Enkel de eerste maatregel was onmiddellijk uitvoerbaar. Voor de concrete toepassing van de twee andere maatregelen moesten nog uitvoeringsbesluiten verschijnen. Deze werden onlangs gepubliceerd in het Belgisch Staatsblad.

Voorafgaande opmerking: het gemiddelde aantal werknemers waarvan hierna sprake wordt berekend in overeenstemming met de wetgeving op de sociale verkiezingen.

1. Analyse van de bezoldigingsstructuur

Ondernemingen die gewoonlijk gemiddeld ten minste 50 werknemers tewerkstellen, dienen om de twee jaar een gedetailleerde analyse op te stellen van de bezoldigingsstructuur binnen de onderneming, die het mogelijk maakt te bepalen of de onderneming een genderneutraal bezoldigingsbeleid voert.

Hiertoe moet een analyseverslag worden opgesteld en meegedeeld aan de ondernemingsraad of, bij gebrek, aan de vakbondsafvaardiging.

De gevraagde inlichtingen moeten niet worden meegedeeld ingeval het aantal betrokken werknemers minder dan drie bedraagt of gelijk is aan drie. Indien dergelijk geval zich voordoet, is het niet nodig om de inlichtingen over het andere geslacht mee te geven.

1.1. Het volledige formulier

De werkgever die gewoonlijk gemiddeld ten minste honderd werknemers tewerkstelt, moet het analyseverslag opstellen overeenkomstig het volledige formulier vastgesteld door de minister bevoegd voor Werk (klik hier voor het model).

Dit analyseverslag omvat de volgende inlichtingen:

  • de bezoldigingen en rechtstreekse sociale voordelen (voor de deeltijdse werknemers worden deze uitgedrukt in voltijdse equivalenten);
  • de patronale premies voor extralegale verzekeringen;
  • het totaal van de andere extralegale voordelen bovenop het loon die werden toegekend aan de werknemers of een gedeelte van de werknemers.

Deze inlichtingen zijn uitgesplitst volgens het geslacht van de werknemers en worden meegedeeld volgens een indeling op basis van de volgende parameters:

  • het functieniveau, ingedeeld volgens de functieklassen zoals vermeld in het functieclassificatiesysteem dat in de onderneming van toepassing is of, bij ontstentenis, de residuaire classificatie van uitvoerend personeel, kaderpersoneel en leidinggevend personeel;
  • de anciënniteit, van minder dan tien jaar, van tien tot minder dan twintig jaar en van twintig jaar of meer die door de werknemer werd opgebouwd binnen de onderneming;
  • het kwalificatie- of opleidingsniveau van de werknemer naargelang het diploma : lager of middelbaar onderwijs, bachelor of master.

Het materiaal ->
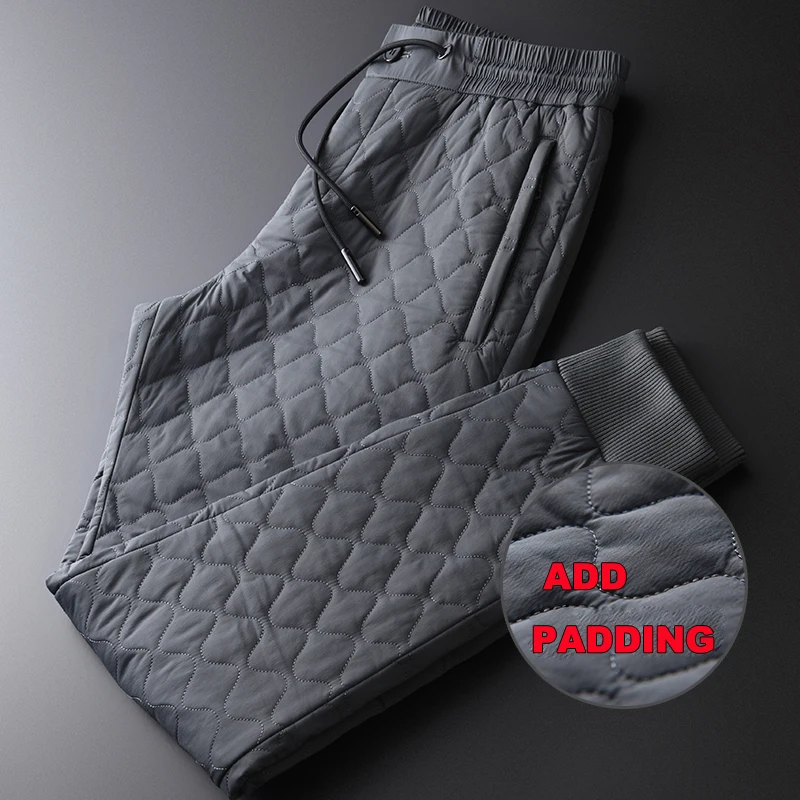 

Add Padding Mens Luxury Elastic Waist Solid Color Male Plus Size 4xl Autumn And Winter Slim Fit Man Pants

Opdracht -> Schrijf de tekst over de analyse van de bezoldigingsstructuur verder, te beginnen na de laatste zin van de passage.

Resultaat ->
1.2. Het verkorte formulier

De werkgever die gewoonlijk gemiddeld ten minste vijftig maar minder dan honderd werknemers tewerkstelt mag een analyseverslag opstellen overeenkomstig het verkorte formulier vastgesteld door de minister bevoegd voor Werk (zie hier het model).

Dit analyseverslag omvat de volgende inlichtingen :

  • de bezoldigingen en rechtstreekse sociale voordelen. Voor de deeltijdse werknemers worden deze uitgedrukt naar voltijdse equivalenten;
  • het totaal van de andere extralegale voordelen bovenop het loon die werden toegekend aan de werknemers of een gedeelte van de werknemers.

Deze inlichtingen, telkens uitgesplitst volgens het geslacht van de werknemers, worden meegedeeld volgens een indeling op basis van de volgende parameters:

  • de anciënniteit, van minder dan tien jaar of van tien jaar of meer die door de werknemer werd opgebouwd binnen de onderneming;
  • het kwalificatie- of opleidingsniveau van de werknemer, naargelang het diploma : lager of middelbaar onderwijs, bachelor of master.

1.3. Het eerste analyseverslag

Het eerste analyseverslag zal handelen over één enkel boekjaar. Het zal betrekking hebben op het boekjaar afgesloten in 2014.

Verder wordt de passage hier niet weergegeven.